Medieval and early modern economic and social history; peasants; global/comparative history; medieval Germany and Scandinavia; the uses and representation of the past in the middle ages; literature in the medieval Germanic vernaculars (principally Middle High German and Old Norse)
I was born in India and spent the first half of my life in New Delhi; I have spent the second half of my life mainly in London, Cambridge, Mass., Toronto, and Oxford, with shorter periods in Munich, Hanoi, and Lindi (Tanzania).
I started off thinking I was a musician, then became a Germanist, completed my PhD as a multidisciplinary medievalist, and ended up as an economic historian. At least, that's what most of my research has been on for the past several years.
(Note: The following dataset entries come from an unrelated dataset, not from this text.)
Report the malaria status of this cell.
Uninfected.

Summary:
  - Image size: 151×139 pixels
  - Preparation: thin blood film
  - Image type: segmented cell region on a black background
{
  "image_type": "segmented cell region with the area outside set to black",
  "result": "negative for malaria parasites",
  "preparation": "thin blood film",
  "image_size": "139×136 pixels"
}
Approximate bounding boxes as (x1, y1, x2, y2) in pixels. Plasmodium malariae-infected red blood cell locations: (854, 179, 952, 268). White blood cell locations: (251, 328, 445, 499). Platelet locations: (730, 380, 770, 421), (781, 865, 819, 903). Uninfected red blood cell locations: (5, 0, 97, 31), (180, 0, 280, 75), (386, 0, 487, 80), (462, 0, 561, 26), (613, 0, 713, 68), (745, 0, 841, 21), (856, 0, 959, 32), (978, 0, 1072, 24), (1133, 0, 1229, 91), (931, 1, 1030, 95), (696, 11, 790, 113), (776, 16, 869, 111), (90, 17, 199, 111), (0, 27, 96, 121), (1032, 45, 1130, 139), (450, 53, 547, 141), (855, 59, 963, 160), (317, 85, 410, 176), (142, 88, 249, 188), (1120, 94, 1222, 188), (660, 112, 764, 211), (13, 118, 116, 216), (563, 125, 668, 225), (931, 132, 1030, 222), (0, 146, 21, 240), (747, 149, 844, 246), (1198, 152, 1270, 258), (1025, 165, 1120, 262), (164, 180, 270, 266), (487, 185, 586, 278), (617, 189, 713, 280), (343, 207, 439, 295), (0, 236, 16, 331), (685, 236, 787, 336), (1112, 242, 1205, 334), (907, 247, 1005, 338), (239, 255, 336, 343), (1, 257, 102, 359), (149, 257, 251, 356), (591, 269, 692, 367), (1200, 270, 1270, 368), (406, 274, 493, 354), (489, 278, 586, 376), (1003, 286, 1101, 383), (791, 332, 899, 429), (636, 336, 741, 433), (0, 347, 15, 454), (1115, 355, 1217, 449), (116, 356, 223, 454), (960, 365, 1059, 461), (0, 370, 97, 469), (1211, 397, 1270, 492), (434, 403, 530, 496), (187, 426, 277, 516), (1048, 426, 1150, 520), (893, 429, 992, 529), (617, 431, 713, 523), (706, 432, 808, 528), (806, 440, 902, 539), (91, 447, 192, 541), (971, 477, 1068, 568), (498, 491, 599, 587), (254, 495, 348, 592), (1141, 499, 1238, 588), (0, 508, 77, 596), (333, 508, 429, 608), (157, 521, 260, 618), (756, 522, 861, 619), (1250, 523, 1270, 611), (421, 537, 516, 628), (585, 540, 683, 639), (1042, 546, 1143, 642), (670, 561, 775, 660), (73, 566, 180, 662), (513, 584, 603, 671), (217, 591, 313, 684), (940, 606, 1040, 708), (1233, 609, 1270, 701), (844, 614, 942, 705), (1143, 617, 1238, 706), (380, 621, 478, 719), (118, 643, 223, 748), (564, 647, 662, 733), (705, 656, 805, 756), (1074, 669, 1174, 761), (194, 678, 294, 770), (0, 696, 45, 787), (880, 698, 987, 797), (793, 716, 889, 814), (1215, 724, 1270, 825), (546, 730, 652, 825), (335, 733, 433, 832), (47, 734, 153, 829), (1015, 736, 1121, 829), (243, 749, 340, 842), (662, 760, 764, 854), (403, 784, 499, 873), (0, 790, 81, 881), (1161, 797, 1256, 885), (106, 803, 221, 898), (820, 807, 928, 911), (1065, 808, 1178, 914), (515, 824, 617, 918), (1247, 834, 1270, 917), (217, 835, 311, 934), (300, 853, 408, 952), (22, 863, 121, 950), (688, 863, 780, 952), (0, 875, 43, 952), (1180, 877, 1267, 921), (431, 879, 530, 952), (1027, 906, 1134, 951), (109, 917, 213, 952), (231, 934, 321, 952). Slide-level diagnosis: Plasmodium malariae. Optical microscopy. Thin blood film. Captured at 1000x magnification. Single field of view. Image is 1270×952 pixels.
After studying at King's College London, Harvard, and CMS, I was a postdoc at the University of Leicester, at Magdalen College, Oxford, and at PIMS; I returned to CMS as faculty in 2016. I teach Latin and Diplomatics, and graduate seminars on social and economic and cultural history, and on historical methods and theory; I also teach Directed Reading courses on various historical and literary subjects.
My students think I'm very scary about matters related to punctuation, formatting, and split infinitives. When I'm not scaring them about these things, they seem to like me: I can't think of any other reason why I have already got to my self-imposed limit of supervising nine dissertations, and am also on a number of other dissertation committees. I supervise subjects ranging from Old Norse literature to the self-representation of late-medieval queens to the ideology of evangelisation to late-medieval women religious.
My life revolves around Heidi, whose nose (a thing of much beauty and personality) it is much more important to recognise than is my face (not a thing of much beauty at all).